_Task details:_ Scan the data below and copy each line where "site" occurs.

_Records to use:_
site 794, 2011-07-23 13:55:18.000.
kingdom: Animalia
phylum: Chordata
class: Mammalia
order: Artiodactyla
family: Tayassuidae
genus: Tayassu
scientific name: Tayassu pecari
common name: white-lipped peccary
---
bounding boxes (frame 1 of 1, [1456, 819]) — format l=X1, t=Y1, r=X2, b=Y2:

* * *

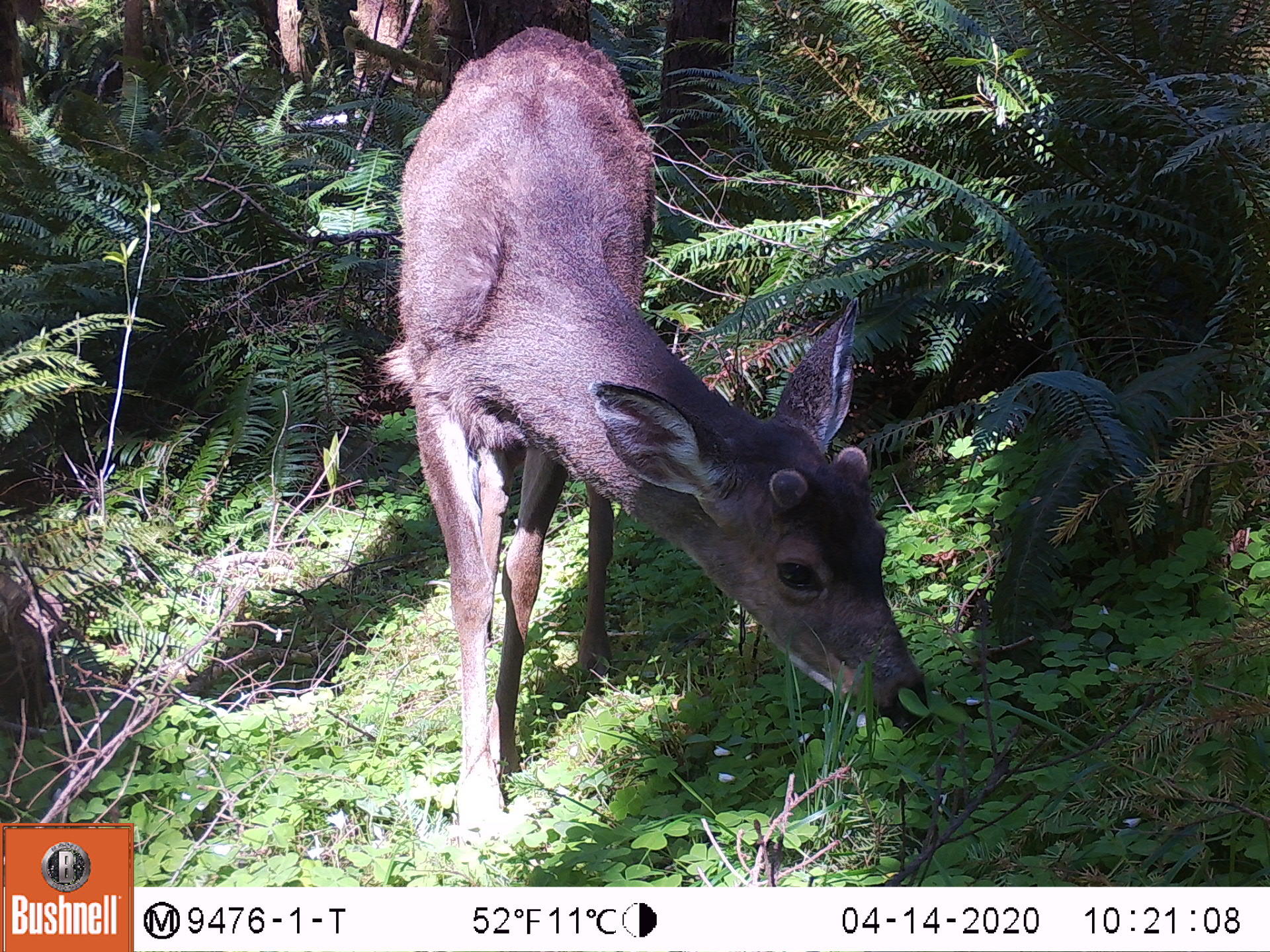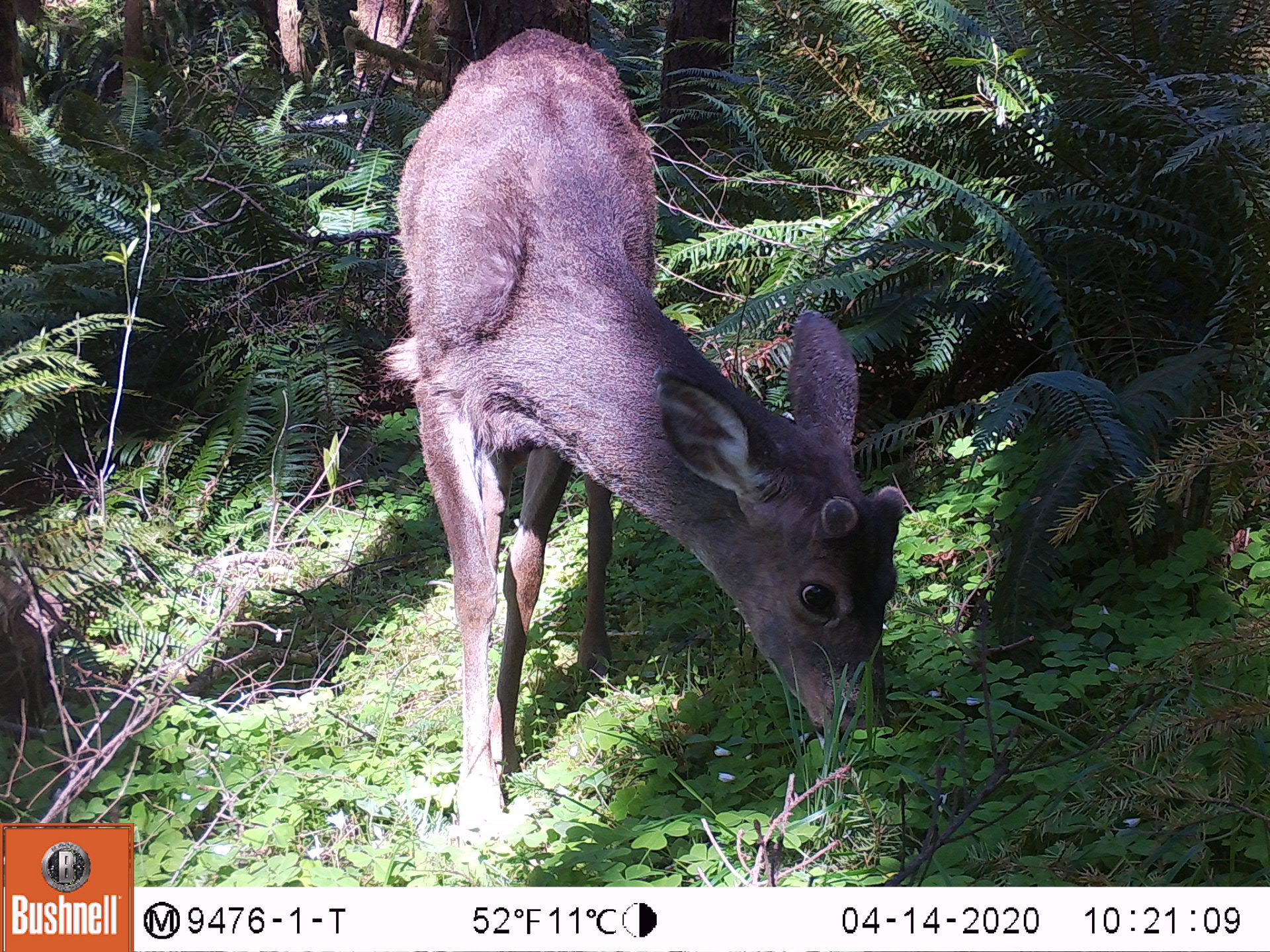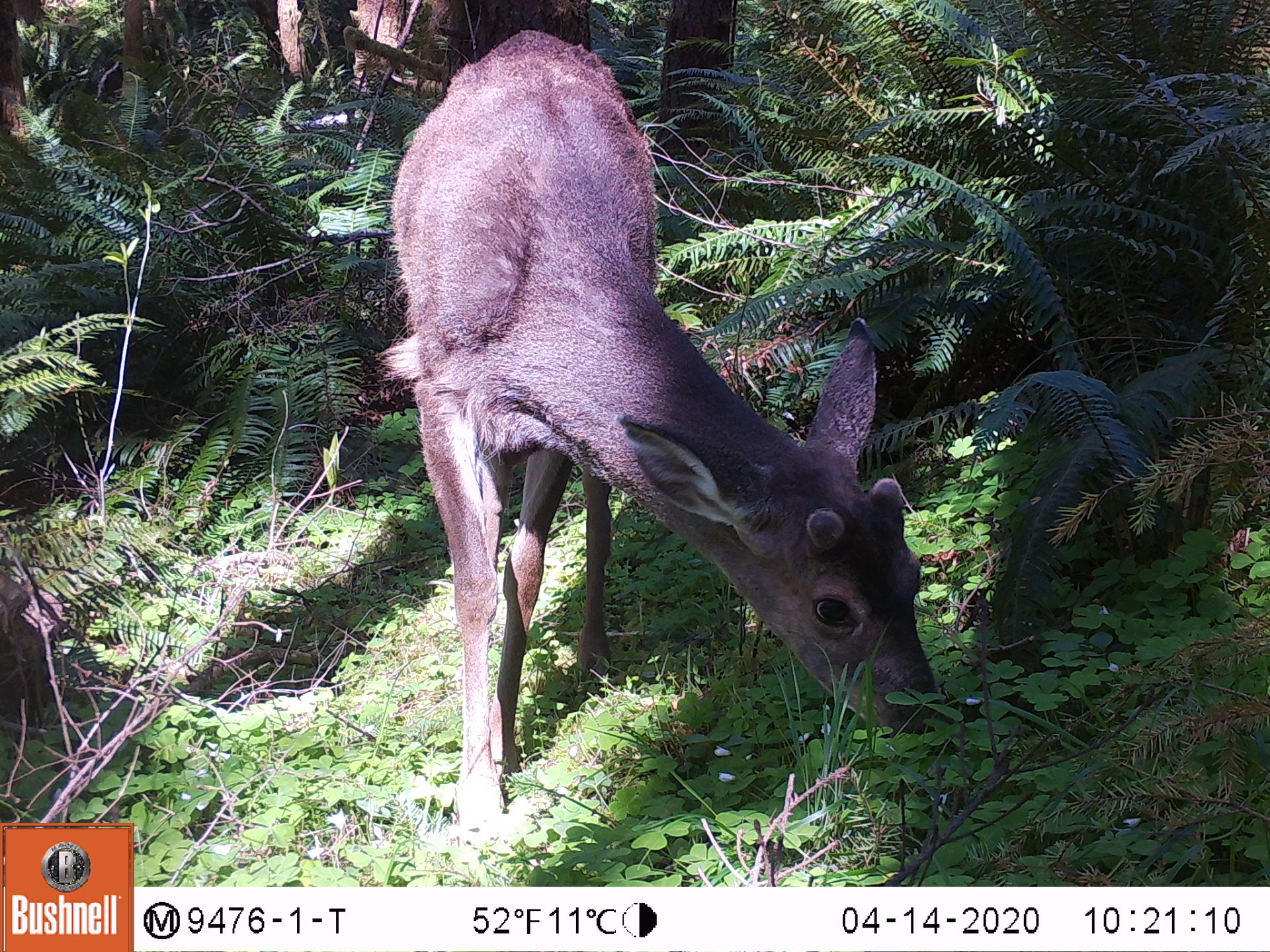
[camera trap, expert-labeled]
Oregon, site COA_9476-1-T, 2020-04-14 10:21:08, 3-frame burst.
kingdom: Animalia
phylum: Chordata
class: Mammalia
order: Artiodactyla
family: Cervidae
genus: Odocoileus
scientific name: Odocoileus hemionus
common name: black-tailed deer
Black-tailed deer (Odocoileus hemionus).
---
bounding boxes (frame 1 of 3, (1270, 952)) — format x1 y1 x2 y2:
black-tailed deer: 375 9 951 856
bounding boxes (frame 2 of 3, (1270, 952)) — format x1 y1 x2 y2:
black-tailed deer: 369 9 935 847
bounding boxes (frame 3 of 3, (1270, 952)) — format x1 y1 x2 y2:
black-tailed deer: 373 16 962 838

_Reply:_
site 794, 2011-07-23 13:55:18.000.
Oregon, site COA_9476-1-T, 2020-04-14 10:21:08, 3-frame burst.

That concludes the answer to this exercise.